To humans in future centuries learning about the twentieth century, the story of this century must seem unbelievable if not implausible. One devastating war after the other, hot and cold, and mostly global. And genocide, and lots of it. Millions of children, elderly people, women, and men killed for no apparent reason. The organized eradication of whole peoples solely on the pretext of their alleged otherness, again and again. These were humanity's darkest hours, these were the times when we needed to invent and reinvent words to describe the unspeakable, the unimaginable: Holocaust, Shoah, genocide, and “ethnic cleansing.” … These genocides were something new in the known history of humanity, and certainly new in their time.

Using the same wide array of often-overlooked primary sources that made Ataturk in the Nazi Imagination so fascinating, Ihrig traces the ways knowledge of the Armenian genocide filtered into the consciousness of Germany, not just on the official level (“When we look at official, governmental Germany,” he writes with sharp finality, “the question of what Germany knew about the Armenian Genocide is easy to answer: it knew almost everything”) but on the popular level.
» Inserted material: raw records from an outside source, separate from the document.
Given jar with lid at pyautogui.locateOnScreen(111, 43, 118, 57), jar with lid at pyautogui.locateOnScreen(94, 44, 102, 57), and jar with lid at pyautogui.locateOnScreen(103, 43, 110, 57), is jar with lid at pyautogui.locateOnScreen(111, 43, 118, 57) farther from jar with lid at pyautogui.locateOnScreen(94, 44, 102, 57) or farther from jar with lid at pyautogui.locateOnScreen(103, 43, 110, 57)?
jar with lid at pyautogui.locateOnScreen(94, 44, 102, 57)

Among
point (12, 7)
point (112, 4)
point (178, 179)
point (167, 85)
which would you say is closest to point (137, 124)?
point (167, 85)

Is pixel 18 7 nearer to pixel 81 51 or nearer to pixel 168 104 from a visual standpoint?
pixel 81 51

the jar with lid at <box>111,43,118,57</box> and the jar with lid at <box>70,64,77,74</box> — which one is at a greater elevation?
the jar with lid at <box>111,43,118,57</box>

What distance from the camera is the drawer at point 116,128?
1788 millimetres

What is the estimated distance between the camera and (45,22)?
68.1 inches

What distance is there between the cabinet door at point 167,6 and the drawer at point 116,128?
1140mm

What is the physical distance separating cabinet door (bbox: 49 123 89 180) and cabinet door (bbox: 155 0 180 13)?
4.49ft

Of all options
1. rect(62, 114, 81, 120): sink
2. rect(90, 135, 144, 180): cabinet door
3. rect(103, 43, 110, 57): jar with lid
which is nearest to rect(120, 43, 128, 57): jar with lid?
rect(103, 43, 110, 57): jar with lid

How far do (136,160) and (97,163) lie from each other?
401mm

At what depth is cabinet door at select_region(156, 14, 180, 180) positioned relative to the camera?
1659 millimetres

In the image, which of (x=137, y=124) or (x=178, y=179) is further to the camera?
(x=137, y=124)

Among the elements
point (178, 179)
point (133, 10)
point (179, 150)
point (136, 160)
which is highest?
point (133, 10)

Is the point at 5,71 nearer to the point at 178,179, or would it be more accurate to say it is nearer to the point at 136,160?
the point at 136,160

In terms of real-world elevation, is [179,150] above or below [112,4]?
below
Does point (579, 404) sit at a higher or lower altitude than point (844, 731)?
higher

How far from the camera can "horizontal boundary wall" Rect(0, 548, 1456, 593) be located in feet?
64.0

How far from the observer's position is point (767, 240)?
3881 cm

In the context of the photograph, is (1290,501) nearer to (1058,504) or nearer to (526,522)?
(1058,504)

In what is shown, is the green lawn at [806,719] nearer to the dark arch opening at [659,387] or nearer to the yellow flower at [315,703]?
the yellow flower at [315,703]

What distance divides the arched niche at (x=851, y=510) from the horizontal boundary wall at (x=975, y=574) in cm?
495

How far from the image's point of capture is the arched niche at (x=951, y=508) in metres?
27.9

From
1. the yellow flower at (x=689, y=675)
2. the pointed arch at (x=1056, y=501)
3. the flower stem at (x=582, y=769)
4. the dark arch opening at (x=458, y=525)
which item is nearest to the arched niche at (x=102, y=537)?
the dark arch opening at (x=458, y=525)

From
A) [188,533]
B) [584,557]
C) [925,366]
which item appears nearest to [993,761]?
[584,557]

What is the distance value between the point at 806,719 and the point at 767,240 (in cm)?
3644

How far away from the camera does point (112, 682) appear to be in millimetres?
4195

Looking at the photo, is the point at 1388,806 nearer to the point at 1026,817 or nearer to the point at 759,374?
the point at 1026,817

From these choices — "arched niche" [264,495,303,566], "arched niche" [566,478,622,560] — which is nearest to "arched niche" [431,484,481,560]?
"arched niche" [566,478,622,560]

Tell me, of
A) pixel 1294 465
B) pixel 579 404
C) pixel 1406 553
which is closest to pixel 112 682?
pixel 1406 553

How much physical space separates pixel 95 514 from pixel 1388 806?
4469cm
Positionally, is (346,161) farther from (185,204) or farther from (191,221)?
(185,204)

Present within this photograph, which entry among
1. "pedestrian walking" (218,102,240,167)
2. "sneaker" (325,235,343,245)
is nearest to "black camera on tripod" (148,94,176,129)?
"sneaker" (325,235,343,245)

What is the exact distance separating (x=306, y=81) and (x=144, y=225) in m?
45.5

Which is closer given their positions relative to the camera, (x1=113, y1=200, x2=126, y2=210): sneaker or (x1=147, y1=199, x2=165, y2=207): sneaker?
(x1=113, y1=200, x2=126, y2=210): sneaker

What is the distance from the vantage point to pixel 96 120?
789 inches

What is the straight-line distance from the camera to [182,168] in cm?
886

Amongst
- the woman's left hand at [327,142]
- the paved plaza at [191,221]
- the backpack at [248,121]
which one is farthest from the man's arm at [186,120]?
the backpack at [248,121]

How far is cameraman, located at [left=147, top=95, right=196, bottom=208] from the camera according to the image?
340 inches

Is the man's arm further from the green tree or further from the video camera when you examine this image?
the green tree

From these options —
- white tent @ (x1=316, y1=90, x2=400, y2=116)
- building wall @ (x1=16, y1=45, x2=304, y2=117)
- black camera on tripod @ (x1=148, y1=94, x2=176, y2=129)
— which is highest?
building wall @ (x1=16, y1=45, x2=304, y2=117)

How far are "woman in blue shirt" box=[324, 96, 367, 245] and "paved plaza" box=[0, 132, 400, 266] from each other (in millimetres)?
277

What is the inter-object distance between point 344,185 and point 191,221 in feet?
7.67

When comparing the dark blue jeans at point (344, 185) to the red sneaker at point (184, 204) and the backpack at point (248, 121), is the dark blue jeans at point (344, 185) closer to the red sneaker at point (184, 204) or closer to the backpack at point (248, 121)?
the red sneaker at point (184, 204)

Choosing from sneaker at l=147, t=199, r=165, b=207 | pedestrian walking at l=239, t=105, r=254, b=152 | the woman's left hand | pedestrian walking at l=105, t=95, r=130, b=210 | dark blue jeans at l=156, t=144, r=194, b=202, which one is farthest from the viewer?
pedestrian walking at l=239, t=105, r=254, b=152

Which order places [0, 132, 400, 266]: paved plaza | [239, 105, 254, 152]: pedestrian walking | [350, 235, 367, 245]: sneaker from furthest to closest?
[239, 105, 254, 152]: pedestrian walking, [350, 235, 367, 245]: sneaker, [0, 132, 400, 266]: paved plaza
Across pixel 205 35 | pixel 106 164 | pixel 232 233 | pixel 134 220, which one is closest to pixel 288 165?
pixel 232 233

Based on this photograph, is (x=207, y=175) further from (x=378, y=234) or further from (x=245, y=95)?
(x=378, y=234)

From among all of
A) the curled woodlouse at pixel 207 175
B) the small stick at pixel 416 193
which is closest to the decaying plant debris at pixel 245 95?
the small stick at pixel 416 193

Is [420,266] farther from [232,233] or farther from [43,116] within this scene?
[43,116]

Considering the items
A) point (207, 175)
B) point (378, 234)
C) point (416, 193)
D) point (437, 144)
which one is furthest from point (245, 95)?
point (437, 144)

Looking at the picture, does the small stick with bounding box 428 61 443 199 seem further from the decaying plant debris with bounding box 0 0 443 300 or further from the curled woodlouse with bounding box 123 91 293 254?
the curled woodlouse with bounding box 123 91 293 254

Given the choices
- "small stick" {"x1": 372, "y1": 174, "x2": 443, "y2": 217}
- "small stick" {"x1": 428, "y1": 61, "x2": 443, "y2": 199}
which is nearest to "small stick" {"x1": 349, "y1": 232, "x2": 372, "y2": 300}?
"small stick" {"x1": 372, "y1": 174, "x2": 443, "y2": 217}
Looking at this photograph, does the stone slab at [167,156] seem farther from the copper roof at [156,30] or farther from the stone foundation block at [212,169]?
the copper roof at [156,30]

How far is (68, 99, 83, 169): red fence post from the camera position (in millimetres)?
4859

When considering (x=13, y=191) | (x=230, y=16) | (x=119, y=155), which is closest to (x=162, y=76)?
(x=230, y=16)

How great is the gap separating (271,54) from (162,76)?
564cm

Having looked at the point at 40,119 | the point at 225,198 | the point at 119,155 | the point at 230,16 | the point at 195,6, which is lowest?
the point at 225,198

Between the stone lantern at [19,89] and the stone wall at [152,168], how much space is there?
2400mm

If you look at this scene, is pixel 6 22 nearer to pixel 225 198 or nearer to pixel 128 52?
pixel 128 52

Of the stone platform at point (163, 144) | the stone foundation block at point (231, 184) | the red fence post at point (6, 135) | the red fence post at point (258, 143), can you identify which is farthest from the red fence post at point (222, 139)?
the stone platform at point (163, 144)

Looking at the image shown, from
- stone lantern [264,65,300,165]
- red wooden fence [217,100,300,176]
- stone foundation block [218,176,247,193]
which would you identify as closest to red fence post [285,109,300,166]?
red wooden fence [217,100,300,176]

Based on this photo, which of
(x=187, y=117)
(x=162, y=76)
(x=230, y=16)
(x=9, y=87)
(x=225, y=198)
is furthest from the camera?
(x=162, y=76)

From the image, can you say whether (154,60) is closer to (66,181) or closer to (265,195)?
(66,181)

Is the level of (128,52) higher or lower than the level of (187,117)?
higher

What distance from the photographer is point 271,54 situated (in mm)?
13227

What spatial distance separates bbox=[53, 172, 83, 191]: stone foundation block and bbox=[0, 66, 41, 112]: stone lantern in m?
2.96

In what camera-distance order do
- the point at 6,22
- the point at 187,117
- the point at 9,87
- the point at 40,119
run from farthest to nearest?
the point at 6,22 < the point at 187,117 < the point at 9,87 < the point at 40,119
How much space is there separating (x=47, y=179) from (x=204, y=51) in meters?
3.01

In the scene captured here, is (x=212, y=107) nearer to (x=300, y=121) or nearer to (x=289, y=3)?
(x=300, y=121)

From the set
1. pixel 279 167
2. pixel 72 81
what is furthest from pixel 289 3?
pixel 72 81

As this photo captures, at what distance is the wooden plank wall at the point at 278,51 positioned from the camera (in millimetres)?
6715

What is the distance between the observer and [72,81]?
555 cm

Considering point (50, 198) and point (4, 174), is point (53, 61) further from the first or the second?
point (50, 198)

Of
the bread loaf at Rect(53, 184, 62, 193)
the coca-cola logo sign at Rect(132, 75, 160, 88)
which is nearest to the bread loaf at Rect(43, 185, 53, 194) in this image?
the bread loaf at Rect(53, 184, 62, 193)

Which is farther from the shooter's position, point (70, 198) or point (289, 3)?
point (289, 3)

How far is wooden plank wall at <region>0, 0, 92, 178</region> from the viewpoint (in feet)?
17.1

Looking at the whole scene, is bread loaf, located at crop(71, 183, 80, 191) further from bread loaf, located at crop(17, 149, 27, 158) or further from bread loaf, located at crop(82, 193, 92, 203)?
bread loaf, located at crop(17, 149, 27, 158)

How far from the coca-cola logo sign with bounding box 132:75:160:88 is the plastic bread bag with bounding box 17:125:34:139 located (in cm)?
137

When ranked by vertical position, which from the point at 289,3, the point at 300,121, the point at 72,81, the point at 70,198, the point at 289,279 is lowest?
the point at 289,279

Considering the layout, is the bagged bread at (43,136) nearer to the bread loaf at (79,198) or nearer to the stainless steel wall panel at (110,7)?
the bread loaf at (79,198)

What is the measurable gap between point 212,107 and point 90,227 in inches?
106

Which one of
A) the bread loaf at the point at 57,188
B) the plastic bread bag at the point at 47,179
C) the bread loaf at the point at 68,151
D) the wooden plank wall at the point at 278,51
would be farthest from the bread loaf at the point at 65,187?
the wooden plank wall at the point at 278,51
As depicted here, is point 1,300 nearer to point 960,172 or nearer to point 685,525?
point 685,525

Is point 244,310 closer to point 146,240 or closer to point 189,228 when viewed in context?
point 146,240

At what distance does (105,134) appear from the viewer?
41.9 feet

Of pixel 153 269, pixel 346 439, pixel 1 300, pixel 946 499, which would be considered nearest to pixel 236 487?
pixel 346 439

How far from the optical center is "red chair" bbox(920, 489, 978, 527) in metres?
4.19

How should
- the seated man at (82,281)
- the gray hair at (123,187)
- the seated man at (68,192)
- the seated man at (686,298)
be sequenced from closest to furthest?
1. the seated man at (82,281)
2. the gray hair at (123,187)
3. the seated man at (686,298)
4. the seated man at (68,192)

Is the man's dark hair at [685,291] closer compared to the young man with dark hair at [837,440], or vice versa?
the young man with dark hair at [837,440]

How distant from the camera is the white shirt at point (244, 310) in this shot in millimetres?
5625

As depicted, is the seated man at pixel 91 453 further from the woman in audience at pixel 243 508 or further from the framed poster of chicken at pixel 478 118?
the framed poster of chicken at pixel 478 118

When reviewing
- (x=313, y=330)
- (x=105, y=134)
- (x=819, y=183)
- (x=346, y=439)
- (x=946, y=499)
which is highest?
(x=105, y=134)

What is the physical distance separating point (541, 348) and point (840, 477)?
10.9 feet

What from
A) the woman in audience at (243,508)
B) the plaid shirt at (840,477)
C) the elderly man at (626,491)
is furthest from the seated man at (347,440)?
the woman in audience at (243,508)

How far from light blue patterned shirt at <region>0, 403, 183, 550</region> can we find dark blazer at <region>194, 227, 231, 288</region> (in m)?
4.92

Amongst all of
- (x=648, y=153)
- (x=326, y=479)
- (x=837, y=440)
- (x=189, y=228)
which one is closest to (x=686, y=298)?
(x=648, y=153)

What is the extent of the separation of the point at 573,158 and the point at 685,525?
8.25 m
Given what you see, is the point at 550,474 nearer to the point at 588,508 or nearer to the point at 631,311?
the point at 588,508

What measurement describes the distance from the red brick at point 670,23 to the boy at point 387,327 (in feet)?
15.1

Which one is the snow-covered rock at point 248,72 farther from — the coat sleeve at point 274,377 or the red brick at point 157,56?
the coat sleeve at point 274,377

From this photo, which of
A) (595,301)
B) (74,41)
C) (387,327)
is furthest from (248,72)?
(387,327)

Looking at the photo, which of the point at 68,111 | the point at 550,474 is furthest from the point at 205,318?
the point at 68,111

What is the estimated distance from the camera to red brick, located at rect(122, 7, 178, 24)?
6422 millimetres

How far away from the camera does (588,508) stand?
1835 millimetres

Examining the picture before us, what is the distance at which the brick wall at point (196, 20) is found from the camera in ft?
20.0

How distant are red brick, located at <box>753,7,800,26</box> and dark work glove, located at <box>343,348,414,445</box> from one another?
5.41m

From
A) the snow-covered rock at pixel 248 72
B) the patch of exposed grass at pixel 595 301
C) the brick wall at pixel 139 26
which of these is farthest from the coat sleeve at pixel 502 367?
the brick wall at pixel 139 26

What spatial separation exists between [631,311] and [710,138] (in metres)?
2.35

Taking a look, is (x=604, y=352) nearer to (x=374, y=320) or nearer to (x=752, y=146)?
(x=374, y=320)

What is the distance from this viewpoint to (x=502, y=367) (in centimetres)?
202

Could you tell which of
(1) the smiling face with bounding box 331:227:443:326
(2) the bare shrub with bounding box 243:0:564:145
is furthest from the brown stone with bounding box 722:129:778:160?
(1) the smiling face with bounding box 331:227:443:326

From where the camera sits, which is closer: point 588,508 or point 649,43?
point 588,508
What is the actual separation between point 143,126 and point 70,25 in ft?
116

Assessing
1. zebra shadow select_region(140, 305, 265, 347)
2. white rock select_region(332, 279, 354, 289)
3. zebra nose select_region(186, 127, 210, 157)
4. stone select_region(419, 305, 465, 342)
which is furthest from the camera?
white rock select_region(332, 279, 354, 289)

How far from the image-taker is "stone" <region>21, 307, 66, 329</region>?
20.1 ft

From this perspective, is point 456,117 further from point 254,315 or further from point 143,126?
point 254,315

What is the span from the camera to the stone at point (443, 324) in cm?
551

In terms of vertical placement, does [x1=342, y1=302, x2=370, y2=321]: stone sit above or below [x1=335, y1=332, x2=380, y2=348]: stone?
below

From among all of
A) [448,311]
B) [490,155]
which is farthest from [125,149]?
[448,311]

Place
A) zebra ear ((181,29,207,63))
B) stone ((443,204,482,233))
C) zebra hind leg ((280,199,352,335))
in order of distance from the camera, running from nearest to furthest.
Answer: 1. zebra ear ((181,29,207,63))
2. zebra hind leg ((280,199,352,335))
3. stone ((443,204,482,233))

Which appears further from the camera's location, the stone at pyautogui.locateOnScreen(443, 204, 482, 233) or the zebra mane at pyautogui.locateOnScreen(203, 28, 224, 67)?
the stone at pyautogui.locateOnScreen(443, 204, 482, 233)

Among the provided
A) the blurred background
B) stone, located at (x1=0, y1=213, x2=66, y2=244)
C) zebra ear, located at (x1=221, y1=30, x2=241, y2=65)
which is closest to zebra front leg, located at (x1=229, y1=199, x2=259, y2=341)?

One of the main vectors of that awareness was Franz Werfel's bestselling 1933 novel The Forty Days of Musa Dagh, and Ihrig's book does an exceptional job of conveying the omnipresence of Werfel's book when it comes to this subject – and its enormous impact on generations of readers:

The significance of The Forty Days of Musa Dagh goes far beyond the confines of the Armenian-Turkish conflict. Werfel's book has touched many lives. Arthur Miller read it “way back, when it first came out.” It was on Frank Sinatra's bookshelf in his Hollywood dressing room after World War II. Edward Said read it growing up. And Vaclav Havel, the future president of Czechoslovakia, read it while in prison as a dissident in 1979, and thought it “wonderful.” Ethnic Germans in Romania read it in their German schools in the Ceausescu years.

Naturally, any discussion of the Armenian Genocide that includes Germany must inevitably raise the question of the connection between the Ottoman event and the genocidal atrocities of the Nazis. Ihrig contends that in order to make those Nazi crimes conceivable, a mental space for them had to be opened up in the popular imagination – and that the Armenian Genocide served that purpose:

The Armenian Genocide and its presence in German discourse must have made the murder of a whole people more conceivable. The continuous dehumanization of one national or, in some minds, racial group, from the late nineteenth century until the 1920s in the center of German society and public discourse, of one of the oldest Christian peoples no less, to the point that their wholesale murder was deemed justified or justifiable by large segments of the nationalist press was an unfortunate test case and an unfortunate tradition for Germany.

Justifying Genocide is a powerful and unsettling study about how nations – and nationalities – learn to kill, and taken with its predecessor, it forms a refreshingly complicated picture of European intellectual connections, for good or ill, with Western Asia. This latest book also confirms that Ihrig is an author all serious readers of history should be buying.